The 6th Athens Biennale resembled an adult playground for those who were seeking questions or answers to present and future nightmares. The first argument of the three curators in their joint statement, which appears in the exhibition catalog, regarding the question, “How does opposition play out today?” was as follows: “At present, an oppositional stance, an attitude of ANTI ( a Greek word meaning 'against' as well as 'instead-of') - an 'antitude'- seems to encompass wide arenas of social life, including cultural expressions, identity politics, art labor, media and scripted protagonist impersonations on Netflix, as well as 'weird' advertising, videogames. and music video productions”. They added, “The mainstreaming of ANTI takes diverse, ambiguous, and often incommensurable manifestations ...ranging from dreadful to delightful and everything in between.”

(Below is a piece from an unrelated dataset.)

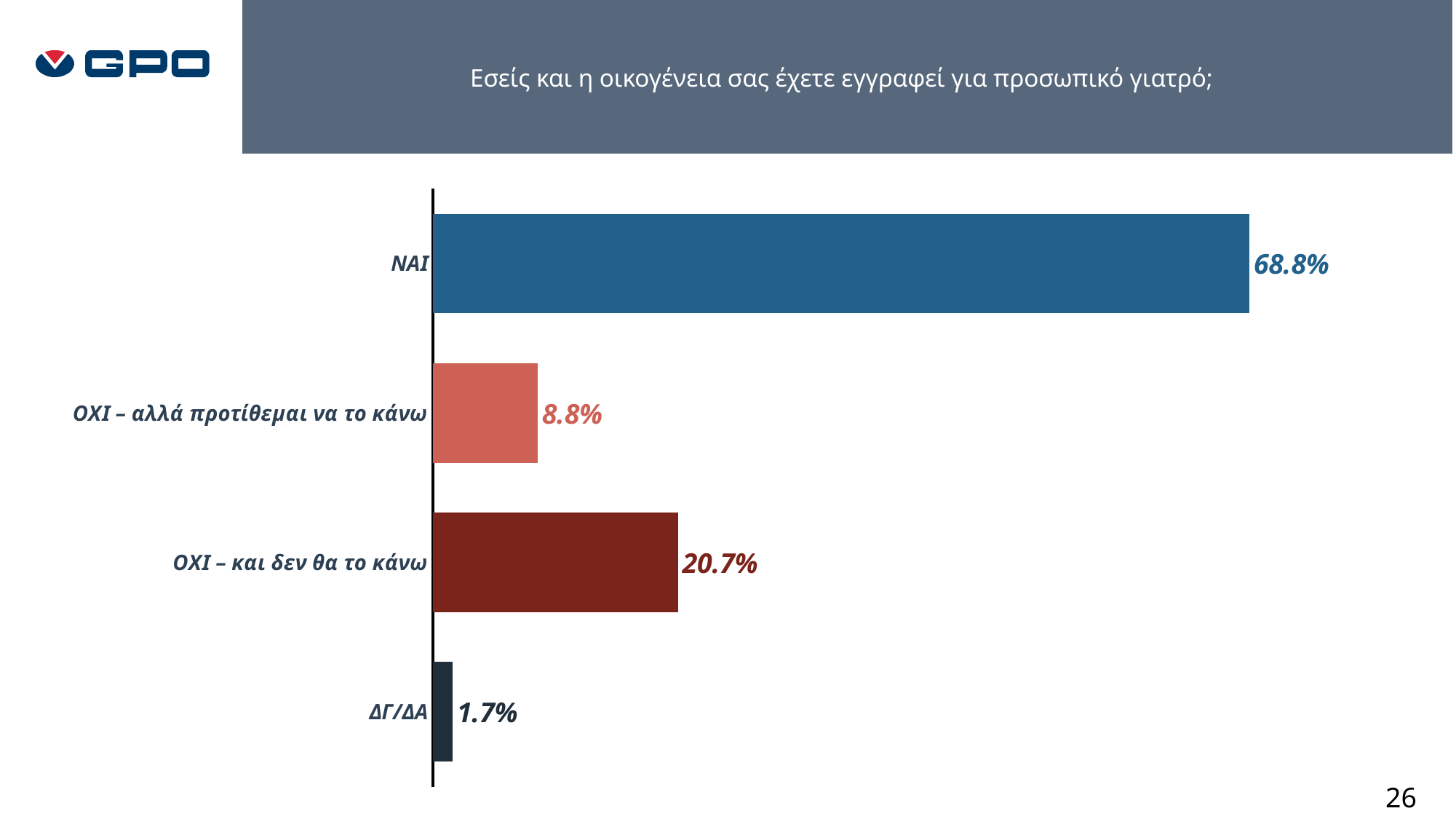
What is the difference between the values for ΝΑΙ and ΟΧΙ – και δεν θα το κάνω? 48.1% Which is larger: the value for ΟΧΙ – αλλά προτίθεμαι να το κάνω or the value for ΟΧΙ – και δεν θα το κάνω? ΟΧΙ – και δεν θα το κάνω What is the value for ΝΑΙ? 68.8% What is the value for ΔΓ/ΔΑ? 1.7% What is the value for ΟΧΙ – και δεν θα το κάνω? 20.7% What is the title of the slide? Εσείς και η οικογένεια σας έχετε εγγραφεί για προσωπικό γιατρό; Which category has the lowest value? ΔΓ/ΔΑ Which category has the highest value? ΝΑΙ What kind of chart is shown on the slide? Bar chart How many categories are shown in the chart? 4 What is the difference between the values for ΟΧΙ – και δεν θα το κάνω and ΟΧΙ – αλλά προτίθεμαι να το κάνω? 11.9% What is the value for ΟΧΙ – αλλά προτίθεμαι να το κάνω? 8.8%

Therefore, where is opposition standing as a weapon against conventional sociopolitical standards? What is to expect through the normalization of the nonconventional?

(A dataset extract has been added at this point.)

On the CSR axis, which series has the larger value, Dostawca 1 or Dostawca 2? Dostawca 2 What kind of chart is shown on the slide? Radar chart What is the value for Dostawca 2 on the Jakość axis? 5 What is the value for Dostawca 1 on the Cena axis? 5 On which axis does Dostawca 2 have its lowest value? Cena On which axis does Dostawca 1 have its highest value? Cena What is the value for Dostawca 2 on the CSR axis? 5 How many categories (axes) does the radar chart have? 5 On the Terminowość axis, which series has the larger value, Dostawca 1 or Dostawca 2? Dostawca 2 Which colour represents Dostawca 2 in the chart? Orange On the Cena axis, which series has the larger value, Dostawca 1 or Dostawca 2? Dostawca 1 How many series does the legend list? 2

As a spectator at the 6th Athens Biennale I was often surprised, intrigued, sometimes even repulsed by the work of a number of exhibits, while they clearly introduced me to and alarmed me about what to expect of the years to come. Was it the fact that all participating artists were essentially expressing - more or less - a dark, pessimistic, and ambiguous historical (as well as future) moment? Was it the fact that technology and new media are dominating contemporary life, threatening the preservation of what we all - without any doubt - believed democracy had been? Might even the curators were surprised themselves with the size of insanity and anxiety of the new generation of artists worldwide?

One thing that one couldn’t help but perceive while visiting the exhibition in Athens was the need for an urgent new self-identification of the confused contemporary community, either in local or international terms - an urgent need for a new “revolution” that will define the 21st century. But a “revolution” that cannot and will not occur with old terms. The impasses of the new liberal economy and the European politics that are facing the end of their dominance will soon collapse anyway. Artists, either under the influence of the political movements of our times or seeking their own political or gender identity (which are in fact exactly the same), are bound to imagine the mainstream of the future. Alternatives to today’s “anti-culture” cannot escape being the accepted culture of the decades to come. On the other hand, if an opposition wants to remain as such and not be normalized, it will have to constantly reproduce and reinvent itself. As the curatorial group has stated, “the exhibition device becomes a purgatory without a purge.”

As far as I am concerned, criticism and dialogue were (and should have been) the exhibition's main ingredients. As a dialectic conclusion, I could describe it as the ultimate optimistic approach of our changing times. In that case, the purge will definitely not come through art, but most probably through the new ANTI inteligencia. Through intellectual approach and theoretical analysis, these are the selective risks a new generation of art spectators should take.

  • 1. All the quotes in the text, unless stated otherwise, are taken from the curatorial text in the exhibition catalog and website.